Matanya Harow, the youngest candidate running for municipal council in the October 30 local races in Efrat, West Bank.
(photo credit: LAUREN HAROW PHOTOGRAPHY)
While many Israeli 23-year-olds are trekking in South America or going to beach parties in Tel Aviv, Matanya Harow, is shaking hands and kissing babies.
Harow is believed to be the youngest candidate running for municipal council in the October 30 local races. He is running for a seat on the city council in Efrat, where he has lived his entire life.
The sixth of seven children born to Dr.
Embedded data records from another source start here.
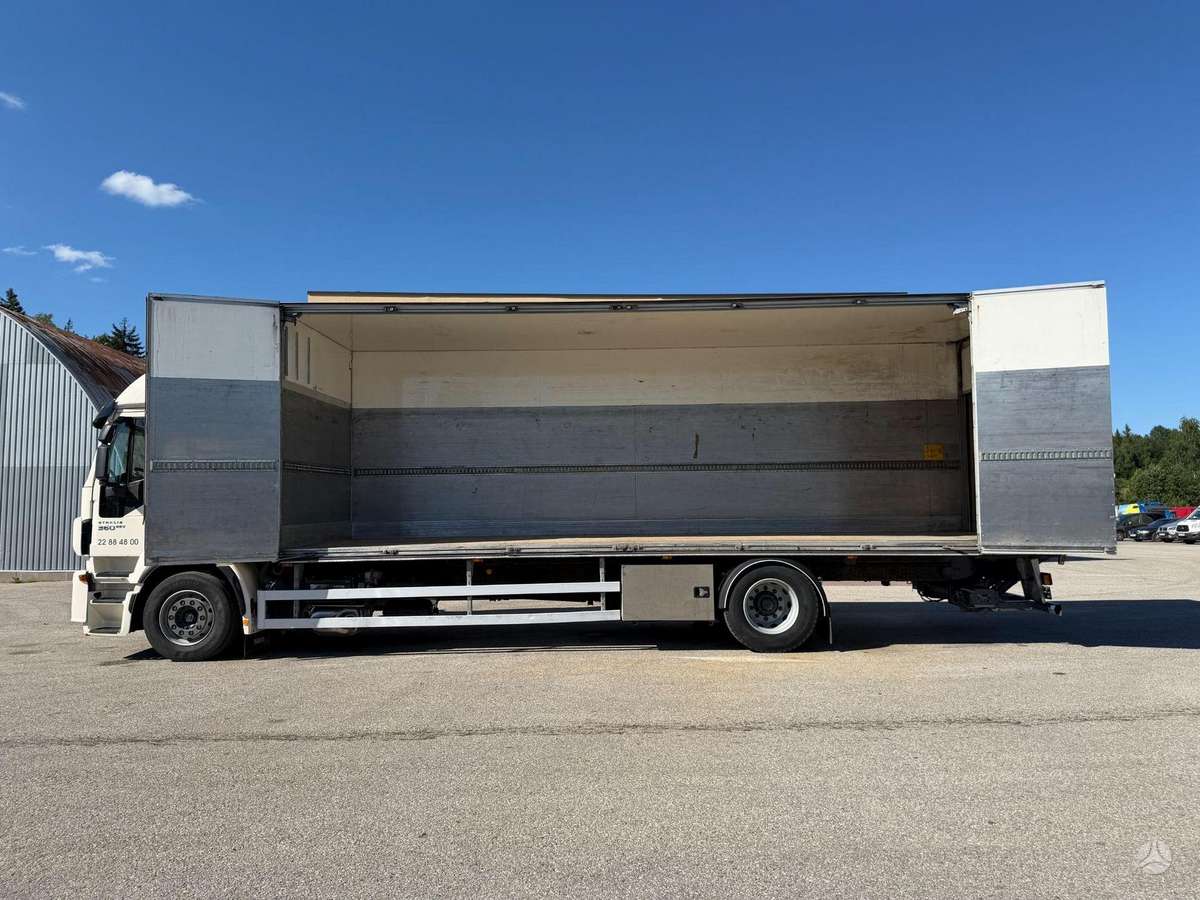 Iveco STRAILS 360 EEV, furgoni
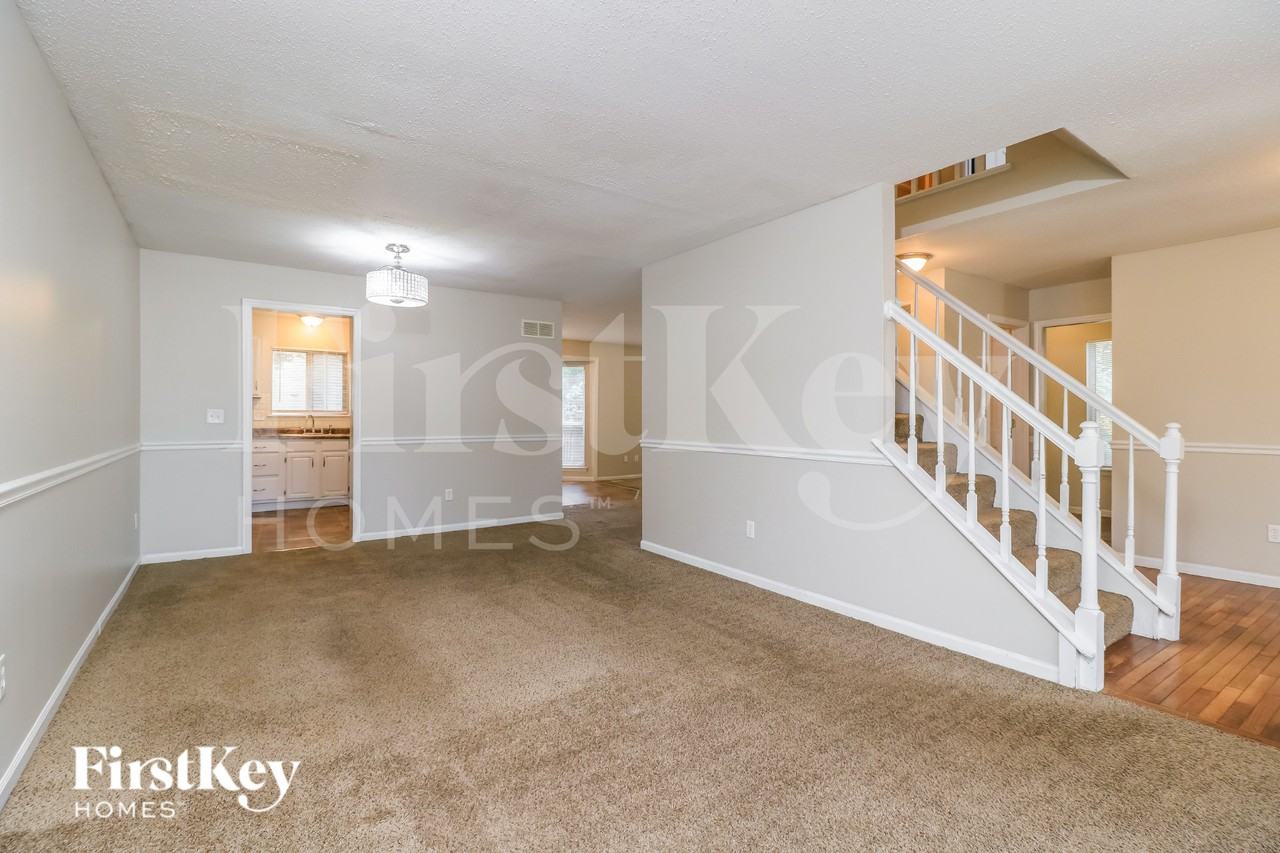 2909 Sand Spur Ct - Photo 3 of 16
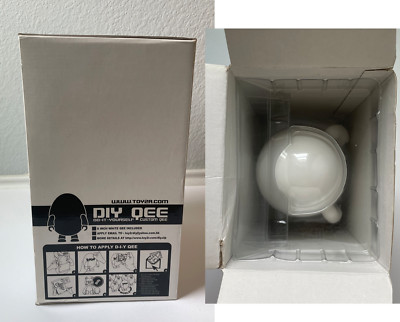 *VERY RARE!!* 8  Toy2r 2007  QEE EGG  DIY WHITE EGG BLANK! MINT IN BOX!!!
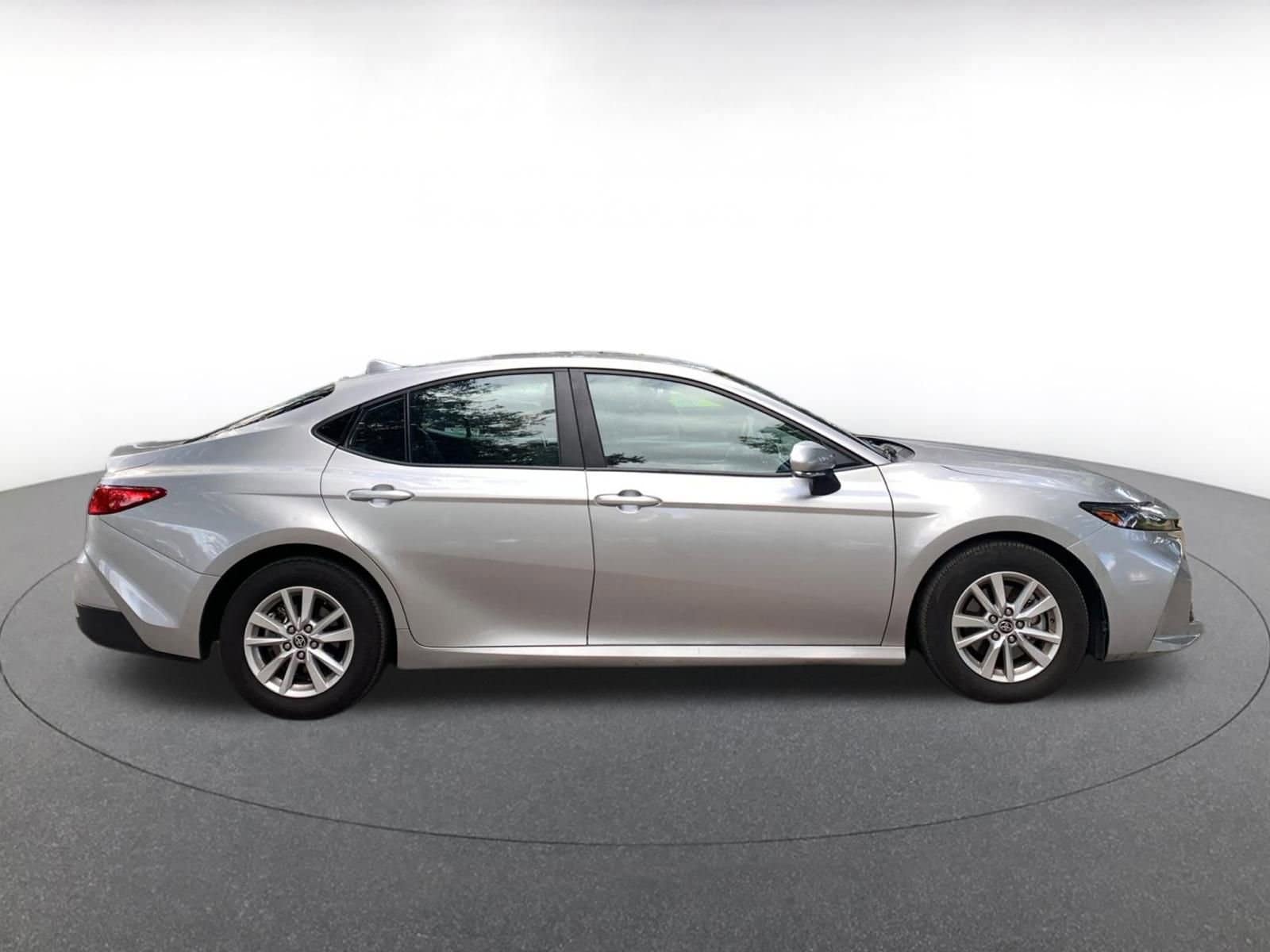 Thumbnail: 2025 Toyota Camry - 8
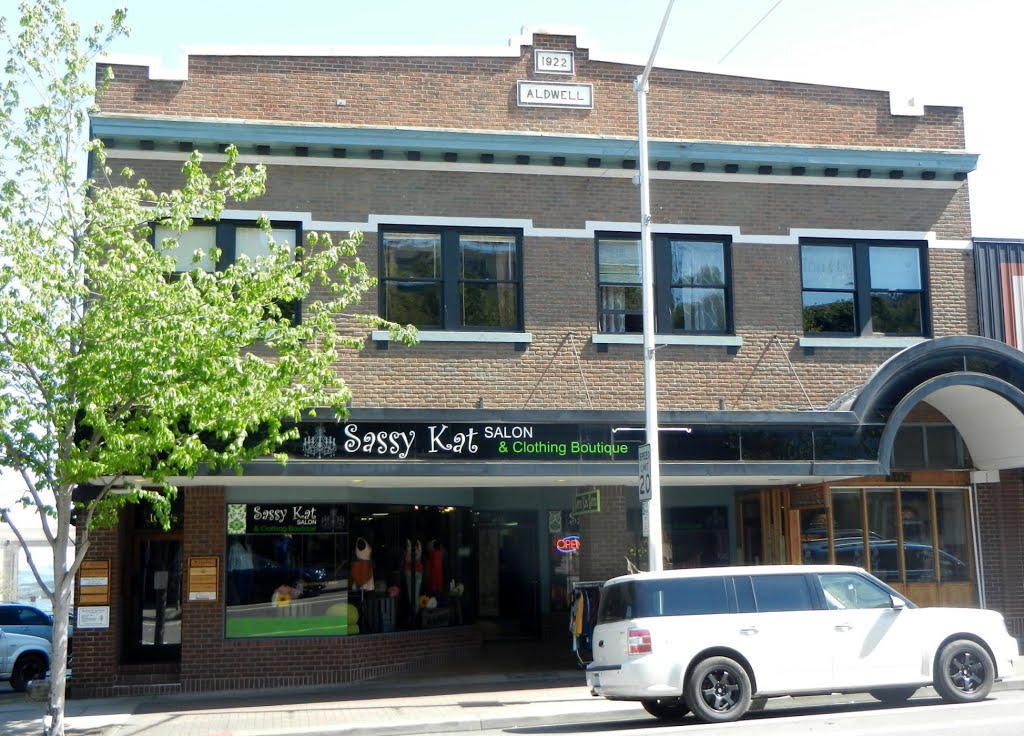 OCAW Aldwell Building, Sassy Kat Salon and Boutique, 105 e 1st St, Port Angeles, WA, built 1922 by Midnight Rider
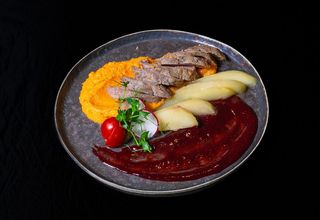 Качина грудка з пюре з батату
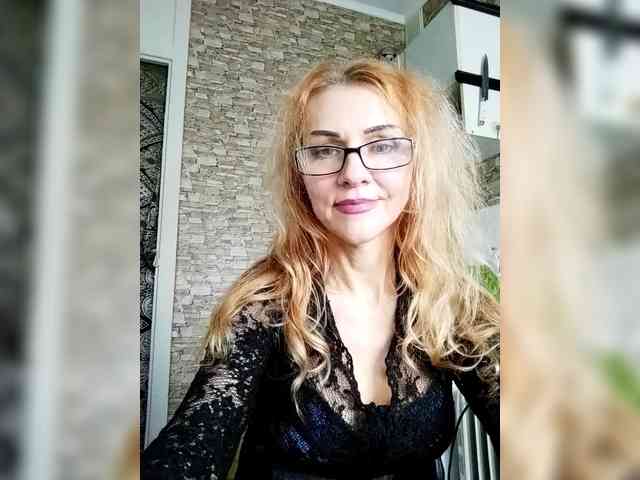 Ritia Live Webcam on BongaCams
Earl Harow and Land of Israel Network radio host Eve Harow, his mother inspired him to enter politics, as did his cousin, Prime Minister Benjamin Netanyahu’s former chief of staff, Ari Harow.
“If you have a chance to serve the Jewish people and the land of Israel, you have an obligation to do so,” Ari told Matanya.
Eve Harow served on the city council for 10 years. Before that she was involved in civil disobedience to try to prevent the government from giving an Efrat hilltop to the Palestinian Authority in 1995.
“When I was four months old, my mother spent the night in prison, and I had to be nursed, so they brought me to her,” Harow said. “I was nursed on the values of love of the land and dedication to the place where you live. Those values drove me to be a council member.”
Harow is number eight on Efrat Mayor Oded Revivi’s list, Efrat Mithadeshet. Revivi’s list won five of the nine seats five years ago, but since then, two more members were added to the council because Efrat grew in size.
“Revivi has done a lot to help young people in Efrat,” said Harow, who has been to a parlor meeting with the mayor every single night.
Harow said that if elected, his goals would be helping second-generation Efrat residents stay in Efrat, developing the local tourism industry, and developing and settling the city’s final hilltop, Givat Ha’eitam.
But meanwhile, he just started studying economics and international relations at the Hebrew University of Jerusalem after five years in the IDF and Yeshivat Har Etzion
in the hesder program. When asked what he wants to be when he grows up, he first says “a father” and then adds “ambassador to the United States.”
“I don’t think of it as politics but as public service,” Harow said. “Among my friends, some think I’m crazy. The other half aren’t surprised, because I was always the kid who ran different things.”